■ Selected extract:
[START]

5 NEW YEARS RESOLUTIONS FOR YOUR HOME
Every year when January rolls around New Years Resolutions are set with a whole new resolve. We vow to lose weight, save money , spend more time with family and friends, reduce our waste. Did you know goals you set for your home can help you realize the resolutions you’ve set for your personal life as well? Here’s how that works.
1. Streamline the stuff
A few years ago on a flight home, I did what most travellers do and purchased a book called “Clear the Clutter With Feng Shui.” I had no idea what Feng Shui was but I did know about clutter. I completed the book on that five hour flight. When I walked in the door of my home, I realized cleaning the clutter was going to make my life simpler, and my home more enjoyable.
Each year most of us acquire a mountain of stuff. Without some regular purging, cabinets and drawers get jam-packed and it becomes hard to find the things you use and enjoy the most. (All that clutter also makes your house look dated and dirty, designers say.)

[END]

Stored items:
[START]

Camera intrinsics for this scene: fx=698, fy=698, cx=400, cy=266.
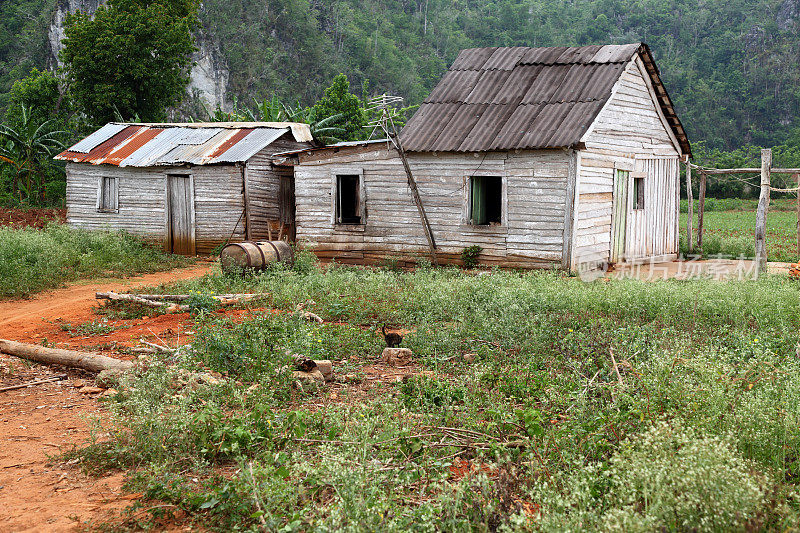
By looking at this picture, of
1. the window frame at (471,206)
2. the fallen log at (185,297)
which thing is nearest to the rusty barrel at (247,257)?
the fallen log at (185,297)

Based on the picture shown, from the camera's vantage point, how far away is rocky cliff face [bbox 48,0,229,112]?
144ft

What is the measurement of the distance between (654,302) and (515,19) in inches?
2406

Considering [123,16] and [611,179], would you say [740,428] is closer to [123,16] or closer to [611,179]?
[611,179]

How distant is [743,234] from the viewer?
22.6 m

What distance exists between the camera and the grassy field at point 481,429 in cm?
359

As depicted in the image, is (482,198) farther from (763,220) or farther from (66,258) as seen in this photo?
(66,258)

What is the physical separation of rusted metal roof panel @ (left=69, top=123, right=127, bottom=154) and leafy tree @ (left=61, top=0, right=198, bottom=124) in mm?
6600

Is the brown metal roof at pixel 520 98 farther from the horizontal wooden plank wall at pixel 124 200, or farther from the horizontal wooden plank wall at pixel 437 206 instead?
the horizontal wooden plank wall at pixel 124 200

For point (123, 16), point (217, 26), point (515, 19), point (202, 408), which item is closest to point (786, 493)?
point (202, 408)

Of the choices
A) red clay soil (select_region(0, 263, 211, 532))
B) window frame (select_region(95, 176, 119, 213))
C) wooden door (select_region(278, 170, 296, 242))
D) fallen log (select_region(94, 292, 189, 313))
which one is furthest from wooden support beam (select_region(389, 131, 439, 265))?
window frame (select_region(95, 176, 119, 213))

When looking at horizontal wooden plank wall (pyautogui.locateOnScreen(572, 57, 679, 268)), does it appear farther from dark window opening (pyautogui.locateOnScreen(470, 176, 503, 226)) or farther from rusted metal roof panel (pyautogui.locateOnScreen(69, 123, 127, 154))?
rusted metal roof panel (pyautogui.locateOnScreen(69, 123, 127, 154))

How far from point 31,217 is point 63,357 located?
17772 mm

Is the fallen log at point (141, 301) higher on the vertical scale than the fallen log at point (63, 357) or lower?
higher

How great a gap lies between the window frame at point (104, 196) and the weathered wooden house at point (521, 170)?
20.4ft
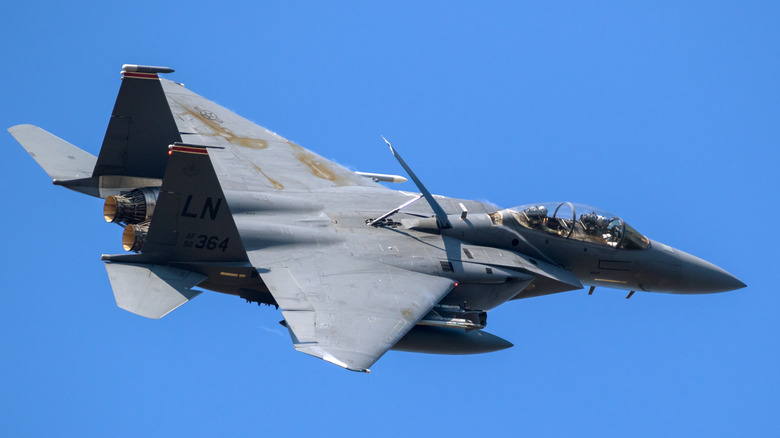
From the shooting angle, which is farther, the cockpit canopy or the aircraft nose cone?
the aircraft nose cone

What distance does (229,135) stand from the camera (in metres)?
30.3

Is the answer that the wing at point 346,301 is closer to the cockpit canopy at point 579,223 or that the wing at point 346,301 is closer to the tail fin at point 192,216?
the tail fin at point 192,216

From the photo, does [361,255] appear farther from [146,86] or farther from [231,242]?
[146,86]

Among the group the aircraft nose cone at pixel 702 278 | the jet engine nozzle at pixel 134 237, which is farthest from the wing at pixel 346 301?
the aircraft nose cone at pixel 702 278

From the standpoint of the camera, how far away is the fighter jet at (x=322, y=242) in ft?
76.9

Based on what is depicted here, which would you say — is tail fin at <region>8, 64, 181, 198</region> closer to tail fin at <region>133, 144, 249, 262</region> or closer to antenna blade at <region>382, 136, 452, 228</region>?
tail fin at <region>133, 144, 249, 262</region>

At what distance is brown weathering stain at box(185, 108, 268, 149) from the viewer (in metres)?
30.1

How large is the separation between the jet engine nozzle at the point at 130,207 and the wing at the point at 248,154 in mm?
1794

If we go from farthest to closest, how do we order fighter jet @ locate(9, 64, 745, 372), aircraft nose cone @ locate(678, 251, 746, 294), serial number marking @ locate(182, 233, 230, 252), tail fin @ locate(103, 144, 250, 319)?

[END]

■ What you need to do:
1 – Please copy the part of the home resolutions article starting at "5 NEW YEARS" and ending at "home more enjoyable.", renaming "flight" as "trip" wherever it appears.
2 – Answer these questions using the home resolutions article.
(a) What was the title of the book bought on the way home?
(b) How long was the flight during which the book was finished?
(c) According to designers, how does clutter make a house look?
3 – According to the home resolutions article, why is regular purging needed?
This material stands apart from the home resolutions article.

■ Responses for each task:
1 –
5 NEW YEARS RESOLUTIONS FOR YOUR HOME
Every year when January rolls around New Years Resolutions are set with a whole new resolve. We vow to lose weight, save money , spend more time with family and friends, reduce our waste. Did you know goals you set for your home can help you realize the resolutions you’ve set for your personal life as well? Here’s how that works.
1. Streamline the stuff
A few years ago on a trip home, I did what most travellers do and purchased a book called “Clear the Clutter With Feng Shui.” I had no idea what Feng Shui was but I did know about clutter. I completed the book on that five hour trip. When I walked in the door of my home, I realized cleaning the clutter was going to make my life simpler, and my home more enjoyable.

2 –
(a) "Clear the Clutter With Feng Shui"
(b) Five hours
(c) Dated and dirty

3 – Most of us acquire a mountain of stuff each year. Without regular purging, cabinets and drawers get jam-packed, and it becomes hard to find the things we use and enjoy most.